A UN GALANTUOMO
Rinascita Calena, 09 Luglio 2010
Giovanni Pera
Sono nato in via Napoli.
I miei primi ricordi sono legati a via
Napoli, ai suoi profumi; alle facce, ai colori, alle voci di tutti coloro che
abitavano nel “portone”, e non sono più.
A pochi passi da quel portone v’era la bottega di Giovanni.
Scura eppure viva, piena di gente a tutte le ore del giorno: a farsi compagnia!
Un ferro da stiro vecchissimo, di quelli enormi… in ghisa credo:
sono sicuro, è ancora lì! Giovanni l’amava come un cimelio, magnifico. Ho
sempre provato una certa invidia per quel ferro da stiro: specie perché
magnificamente funzionante, malgrado l’età.
Un soffitto con le traverse in legno.
Due vecchie macchine da cucire. E,
soprattutto, quelle due riviste appese al muro vicino alla porta d’ingresso.
Hanno sempre colpito la mia immaginazione quelle figure ritratte in abiti
importanti. Moderni quando era bambino, erano divenuti quasi anacronistici con
il passare degli anni. Eppure è da quelle figure
stilizzate che ho imparato che l’eleganza non ha età, e che l’abito, sì,
l’abito fa il monaco.
In fondo chi appare bello in se stesso
non offre alcuna suggestione di sé, mentre chi sa apparire, chi sa vestire
offre di sé dono di bellezza a tutti.
L’ultimo dandy non è più tra noi, signori: ha lasciato la scena…

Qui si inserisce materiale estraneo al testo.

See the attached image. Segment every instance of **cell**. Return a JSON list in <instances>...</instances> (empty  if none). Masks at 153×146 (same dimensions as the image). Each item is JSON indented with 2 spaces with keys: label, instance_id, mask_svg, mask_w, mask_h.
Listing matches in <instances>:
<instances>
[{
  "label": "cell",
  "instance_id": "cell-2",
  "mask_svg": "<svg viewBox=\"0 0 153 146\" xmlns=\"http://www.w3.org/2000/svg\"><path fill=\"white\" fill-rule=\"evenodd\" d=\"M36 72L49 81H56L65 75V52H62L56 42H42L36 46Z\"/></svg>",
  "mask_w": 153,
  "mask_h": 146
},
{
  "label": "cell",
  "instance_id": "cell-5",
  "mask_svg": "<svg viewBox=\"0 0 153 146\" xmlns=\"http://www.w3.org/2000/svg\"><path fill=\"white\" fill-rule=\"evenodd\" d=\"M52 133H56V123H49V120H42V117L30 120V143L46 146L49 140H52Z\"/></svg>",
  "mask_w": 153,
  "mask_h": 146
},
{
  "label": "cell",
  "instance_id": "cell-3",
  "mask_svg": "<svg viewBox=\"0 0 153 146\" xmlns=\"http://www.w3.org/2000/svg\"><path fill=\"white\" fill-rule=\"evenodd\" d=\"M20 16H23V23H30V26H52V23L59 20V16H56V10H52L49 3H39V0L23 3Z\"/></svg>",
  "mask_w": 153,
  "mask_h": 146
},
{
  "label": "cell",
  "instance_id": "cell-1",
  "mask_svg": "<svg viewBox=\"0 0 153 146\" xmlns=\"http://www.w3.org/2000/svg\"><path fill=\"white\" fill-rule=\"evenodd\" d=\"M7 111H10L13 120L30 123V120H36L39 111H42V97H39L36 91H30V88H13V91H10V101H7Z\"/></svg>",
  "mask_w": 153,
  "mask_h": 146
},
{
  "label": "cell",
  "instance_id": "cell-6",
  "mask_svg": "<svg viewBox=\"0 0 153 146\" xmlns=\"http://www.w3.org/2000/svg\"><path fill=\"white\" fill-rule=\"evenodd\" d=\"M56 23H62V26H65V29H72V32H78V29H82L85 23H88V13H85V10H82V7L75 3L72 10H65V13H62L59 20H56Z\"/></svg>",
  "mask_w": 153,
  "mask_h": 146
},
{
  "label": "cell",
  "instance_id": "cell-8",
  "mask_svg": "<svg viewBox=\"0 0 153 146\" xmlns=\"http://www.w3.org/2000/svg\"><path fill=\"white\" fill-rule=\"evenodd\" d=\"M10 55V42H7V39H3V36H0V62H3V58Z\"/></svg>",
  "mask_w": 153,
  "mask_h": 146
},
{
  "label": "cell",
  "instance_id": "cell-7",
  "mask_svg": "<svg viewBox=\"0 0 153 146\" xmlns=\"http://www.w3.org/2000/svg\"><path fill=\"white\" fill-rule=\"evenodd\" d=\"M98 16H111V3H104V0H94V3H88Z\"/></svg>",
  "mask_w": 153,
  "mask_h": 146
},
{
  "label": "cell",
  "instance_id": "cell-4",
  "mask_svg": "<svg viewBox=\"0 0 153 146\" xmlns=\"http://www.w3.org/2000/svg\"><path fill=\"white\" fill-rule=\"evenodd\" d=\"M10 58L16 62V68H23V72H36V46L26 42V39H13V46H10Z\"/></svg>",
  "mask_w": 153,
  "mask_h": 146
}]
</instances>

in punta di piedi, in silenzio come ha sempre ha vissuto. Eppure
il suo silenzio è più assordante di uno scoppio.
La sua scomparsa è la scomparsa di un galantuomo. Di quel galantuomo porto con me il sorriso, severo, buono, franco.
Di quel galantuomo mi rimane un abito, un gessato bellissimo,
fatto su misura. Là nell’armadio, solitario in mezzo a tanti
altri anonimi prodotti industriali. Lo serberò gelosamente.
E lo indosserò solo per il
gusto di sentirmi almeno in parte “parte” dell’opera del suo autore.
E all’interno di quella giacca
scolpita addosso: «Sartoria Giovanni Parente – Calvi Risorta (Ce) –».